The use of urgent physical restraint on a person receiving mental health services in a designated mental health service may be approvedby a registered nurse.

The registered nurse may only approve urgent physical restraint if:

  • it is necessary as a matter of urgency to prevent imminent and serious harm to the person or another person
  • an authorised psychiatrist or delegate, a registered medical practitioner or the senior registered nurse on duty is not immediately available to authorise the use of bodily restraint on the person.

Use of restrictive interventions

A restrictive intervention may only be used on a person receiving mental health services in a designated mental health service after all reasonable and less restrictive options have been tried or considered and have been found to be unsuitable.

A restrictive intervention may only be used where it is necessary to prevent serious and imminent harm to the person or another person.

Bodily restraint may also be used where necessary to administer treatment or medical treatment.

The senior registered nurse on duty, a registered medical practitioner or an authorised psychiatrist or delegate must immediately release the person from the restrictive intervention as soon as the grounds for the use of the restrictive intervention no longer apply.

Urgent physical restraint

The use of urgent physical restraint without authorisation must be for the minimum time necessary to:

  • prevent imminent and serious harm to the person or to another person; and
  • seek the authorisation of an authorised psychiatrist or delegate, a registered medical practitioner or the senior registered nurse on duty for the use of bodily restraint on the person.

Notification of support persons

An authorised psychiatrist or delegate must take reasonable steps to ensure that, as soon as practicable after commencement of the use of a restrictive intervention on a person, the following persons (as applicable) are notified of its use, the type of restrictive intervention and the reasons for using it:

  • the nominated person
  • a guardian
  • a parent if the person is under the age of 16 years
  • a carer, if the use of the restrictive intervention will directly affect the carer and the care relationship
  • the Secretary, Department of Human Services or delegate if the person is the subject of a custody to the Secretary order or a guardianship of the Secretary order (eg.
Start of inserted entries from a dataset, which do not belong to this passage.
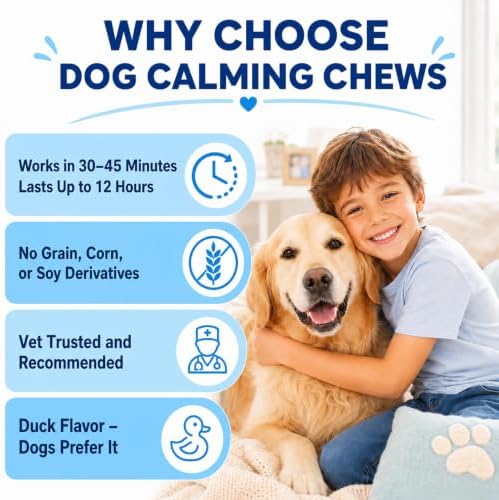 Calming Chews for Dogs, Dog Calming Treats with Melatonin 200 Soft Chews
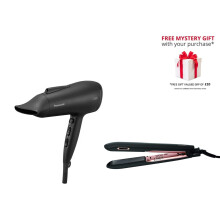 Panasonic EH-NE85 Heat Protection Hair Dryer & EH-HS99 Nanoe Ceramic Hair Straightener Bundle Set - Free Gift RRP 10!
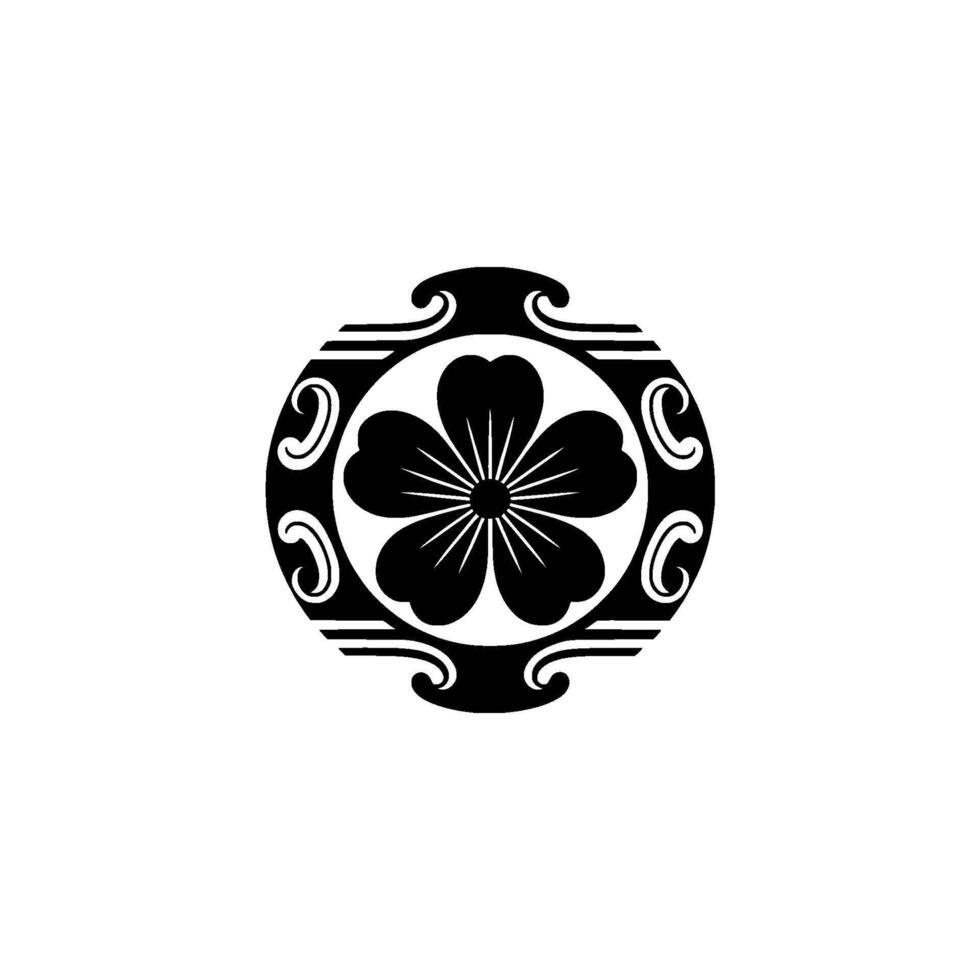Black and White Japanese Floral Crest, Art, Minimalist. vector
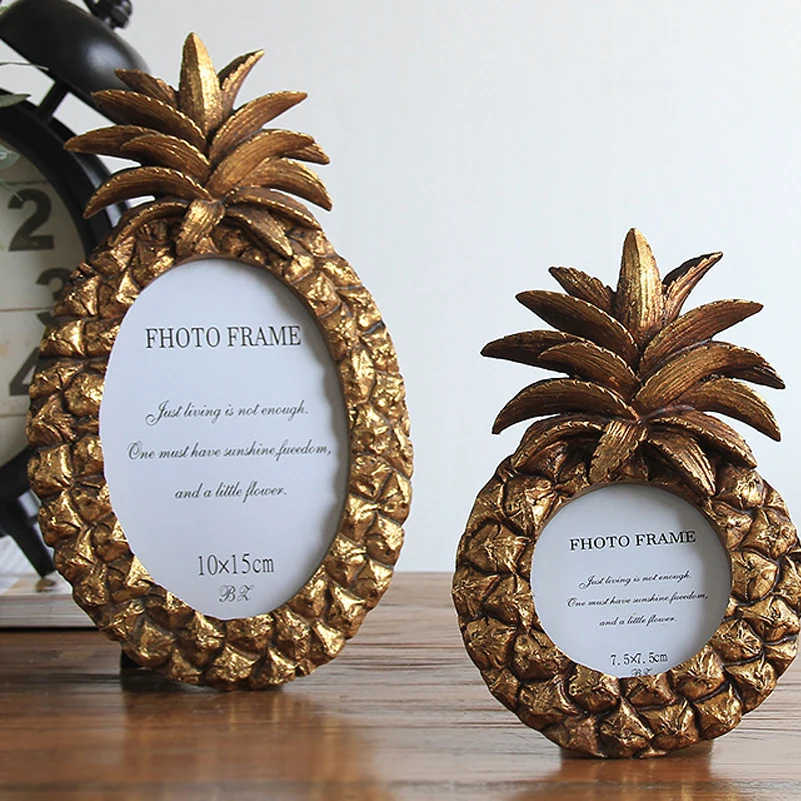 Cute Resin photo frame pineapple retro style photo frame home retro photo frame 3inch 6inch 7 inch home decoration creative gift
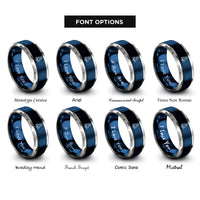 font options for inside engraving on blue & grey rocket rings
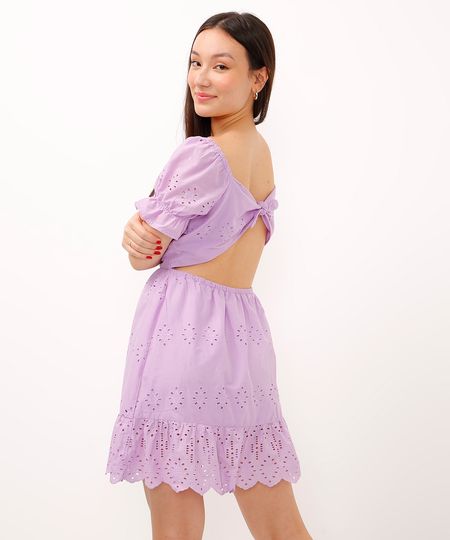 vestido de laise infantil manga curta lilás 14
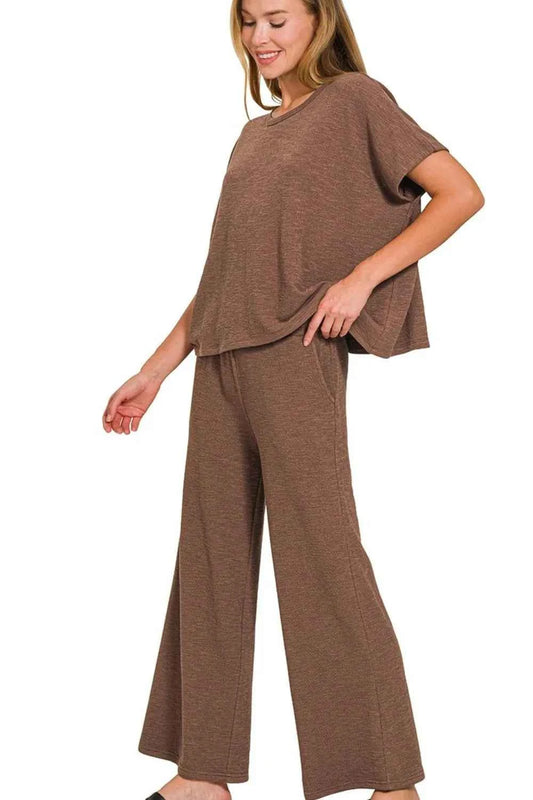 Zenana Cotton Slub Top & Pants Set BROWN ae511172-531e-4d68-afa4-a6bab7b659de-Max-Origin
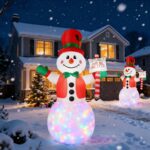 Moxled 2,4m Aufblasbarer Schneemann mit LED-Lichtern – Weihnachtsdeko für Garten & Außen – Bild 8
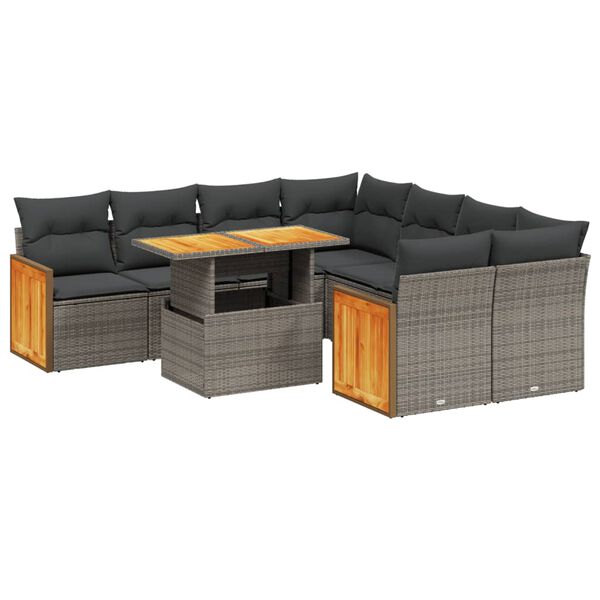 vidaXL Garden Sofa Set Grey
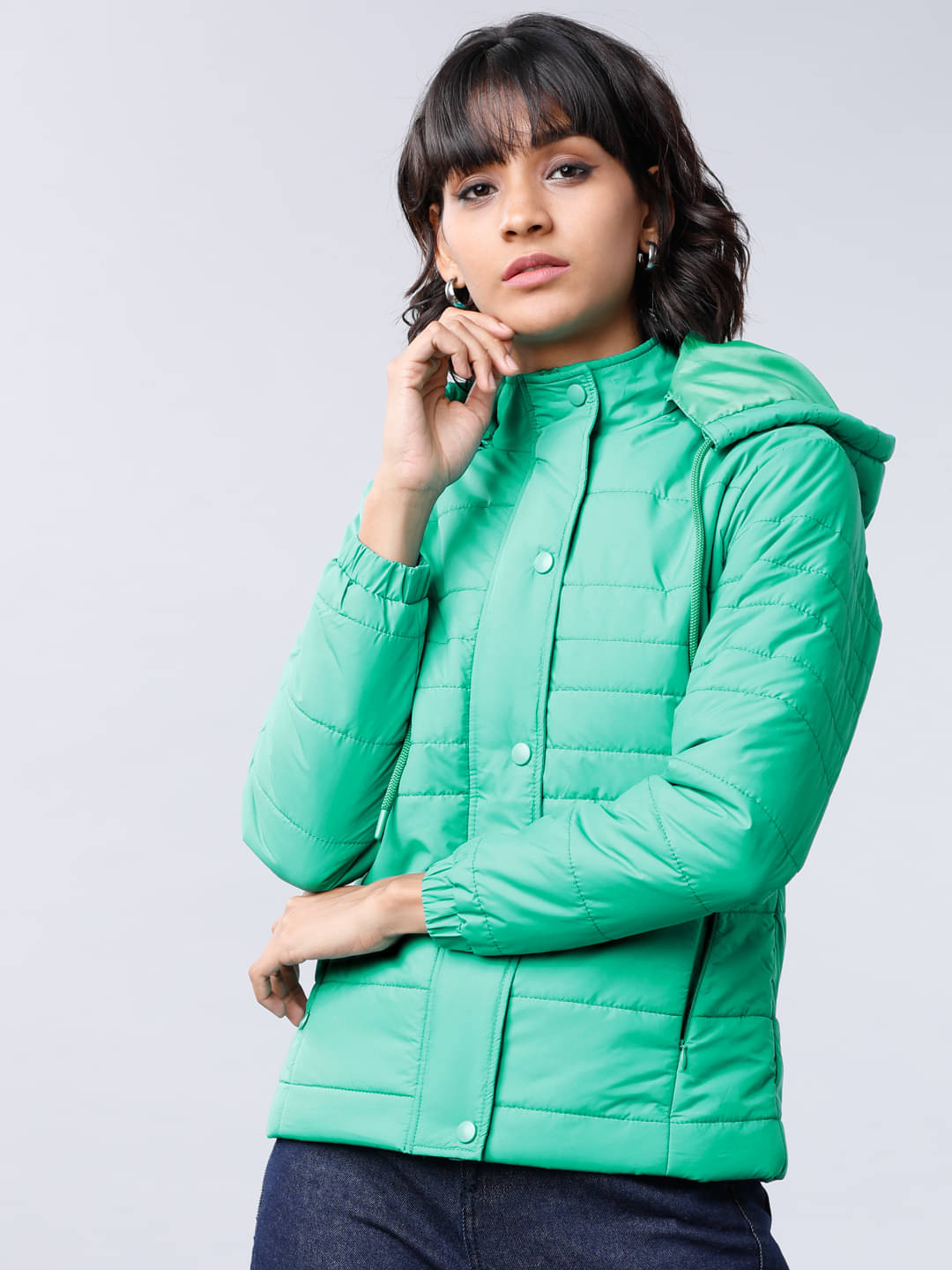     			Tokyo Talkies - Polyester Blend Green Quilted/Padded Jackets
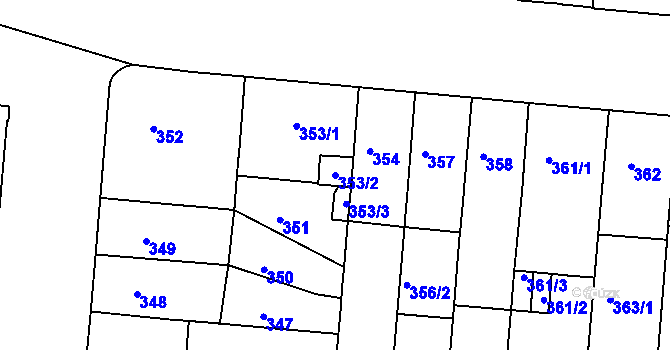 Parcela st. 353/2 v KÚ Trnitá, Katastrální mapa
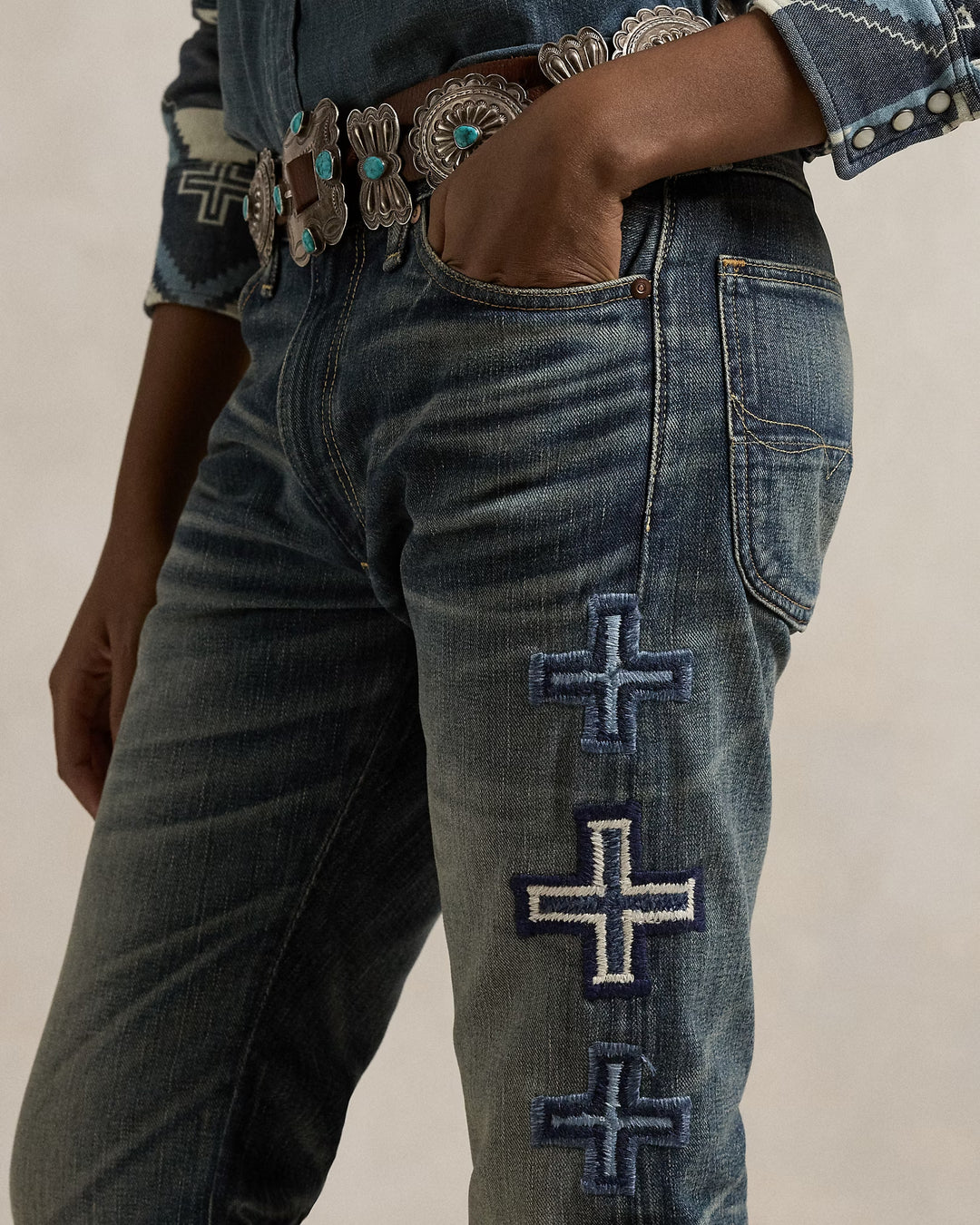 Ralph Lauren PRL x Naiomi Glasses Embroidered Jean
Manager, Child Protection).

Safeguards

High levels of clinical care, monitoring and reporting are required when restrictive interventions are used. The authorised psychiatrist has increased responsibilities for oversight of authorisation and continued use of restrictive interventions.

The person who authorises the use of a restrictive intervention must ensure that the person’s needs are met and the person’s dignity is protected by the provision of appropriate facilities and supplies, including bedding and clothing appropriate to the circumstances, food and drink and adequate hygiene and toilet arrangements.

A person being bodily restrained (including urgent physical restraint) must be under continuous observation by a registered nurse or registered medical practitioner.

A registered nurse or registered medical practitioner must:

  • clinically review the use of bodily restraint (including urgent physical restraint) on a person as often as is appropriate, having regard to the person’s condition, but not less frequently than every 15 minutes
  • clinically observe a person in seclusion as often as is appropriate, having regard to the person’s condition, but not less frequently than every 15 minutes.

An authorised psychiatrist or delegate must examine a person in seclusion or being bodily restrained as frequently as the authorised psychiatrist is satisfied is appropriate in the circumstances to do so, but not less frequently than every four hours.

If it is not practicable for an authorised psychiatrist or delegate to conduct an examination at the frequency that the authorised psychiatrist or delegate is satisfied is appropriate, the person must be examined by the registered medical practitioner when so directed by the authorised psychiatrist, but not less frequently than every four hours.

The authorised psychiatrist must provide a written report to the Chief Psychiatrist about the use of restrictive interventions in the designated mental health service. The report will be generated through the CMI/ODS.